La compréhension de cette interdépendance universelle est la source même de l’altruisme le plus profond. En comprenant à quel point notre existence physique, notre survie, notre confort, notre santé, etc. dépendent des autres et de ce que nous fournit le monde extérieur –remèdes, nourriture, etc.–il devient facile de nous mettre à leur place, de vouloir leur bien-être, de respecter leurs aspirations et de nous sentir intimement concernés par l’accomplissement de ces aspirations.
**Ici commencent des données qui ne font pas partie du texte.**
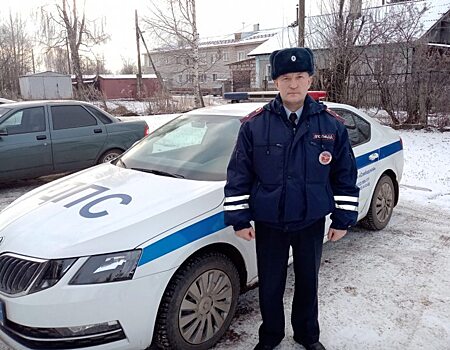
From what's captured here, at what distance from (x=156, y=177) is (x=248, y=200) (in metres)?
1.02

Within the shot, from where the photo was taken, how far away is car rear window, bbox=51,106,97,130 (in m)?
6.77

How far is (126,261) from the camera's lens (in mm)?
2229

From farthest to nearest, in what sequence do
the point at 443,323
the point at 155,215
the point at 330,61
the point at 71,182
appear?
the point at 330,61, the point at 71,182, the point at 443,323, the point at 155,215

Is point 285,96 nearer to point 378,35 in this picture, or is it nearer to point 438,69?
point 438,69

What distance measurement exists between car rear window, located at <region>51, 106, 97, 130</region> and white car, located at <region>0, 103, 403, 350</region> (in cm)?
383

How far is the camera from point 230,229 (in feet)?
8.80

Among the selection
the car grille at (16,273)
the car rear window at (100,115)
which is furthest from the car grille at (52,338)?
the car rear window at (100,115)

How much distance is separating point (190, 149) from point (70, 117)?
420 cm

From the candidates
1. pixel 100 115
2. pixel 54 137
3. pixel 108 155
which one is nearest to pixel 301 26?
pixel 100 115

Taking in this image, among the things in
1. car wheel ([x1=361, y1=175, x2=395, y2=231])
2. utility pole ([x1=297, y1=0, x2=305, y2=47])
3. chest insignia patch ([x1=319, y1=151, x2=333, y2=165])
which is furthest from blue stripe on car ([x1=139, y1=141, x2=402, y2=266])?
utility pole ([x1=297, y1=0, x2=305, y2=47])

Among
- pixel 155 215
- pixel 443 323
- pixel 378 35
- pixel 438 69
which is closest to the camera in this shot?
pixel 155 215

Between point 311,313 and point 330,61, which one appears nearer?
point 311,313

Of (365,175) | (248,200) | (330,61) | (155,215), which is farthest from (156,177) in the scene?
(330,61)

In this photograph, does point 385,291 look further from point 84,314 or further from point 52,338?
point 52,338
Comment peut-on alors ne pas prendre soin des équilibres naturels qui se sont mis en place au fil des millénaires ? Il est nécessaire, aujourd’hui plus que jamais, de reconnaître l’incroyable richesse et la subtilité des liens d’interdépendance qui associent tous les acteurs et les forces dynamiques de la Nature.

Je souhaite vous partager un exemple très inspirant, que m’ont raconté mes amis de Karuna-Shechen, l'association humanitaire que j’ai co-fondée. Depuis cette année, Karuna étend ses programmes à une région très isolée du Népal, celle de la vallée de Ruby, nommée ainsi en référence à la pierre précieuse, car des gisements s’y trouveraient. Là-bas, des populations Tamang et Dalit cohabitent : c’est avec émerveillement que nos salariés sur le terrain ont rencontré ces familles de descendance tibétaine vivant en quasi autarcie. Éloignées des structures de santé et d’éducation, mais aussi des fournisseurs alimentaires, ils vivent nécessairement en harmonie avec leur environnement. Les animaux notamment y ont une place centrale : les locaux en rient eux-mêmes, disant que chez eux, il y a plus d’animaux que d’humains !

Ces populations ont ainsi une conscience accrue du lien qui les lie, eux les humains, avec tous les autres êtres vivants avec qui ils cohabitent. Ils cultivent la terre de manière durable et écologique, pour la préserver et leur garantir des vivres, pour eux mais aussi pour les générations futures. Ils élèvent et soignent leurs animaux, qui leur apportent du lait et leur permettent de cultiver les champs. Lorsqu’on demande à ces personnes si elles ne préfèreraient pas vivre dans un lieu plus proche de la ville, et de ses infrastructures, on répond : “pourquoi aller ailleurs, quand la terre ici nous apporte tout ce dont on a besoin ?”

Que peut-on retenir de personnes rencontrées dans la Ruby Vallée ? Il est indispensable de prendre conscience de l’interdépendance de toutes choses et d’assimiler cette vision du monde, de sorte que notre manière d’agir s’en trouve transformée. L’altruisme et la compassion sont intimement liés à cette compréhension de l’interdépendance, qui permet de mettre à bas le mur illusoire que nous dressons entre « moi » et «autrui », entre « je » et « nous », et nous rend responsables de notre terre et de ses habitants.

Comme l’explique le Dalaï-lama : Acquérir un sentiment de responsabilité universelle – percevoir la dimension universelle de chacun de nos actes et le droit de tous au bonheur et à la non-souffrance –, c’est acquérir une attitude d’esprit qui, quand nous voyons une occasion d’aider autrui, nous porte à la saisir plutôt que de nous soucier uniquement de nos petits intérêts personnels.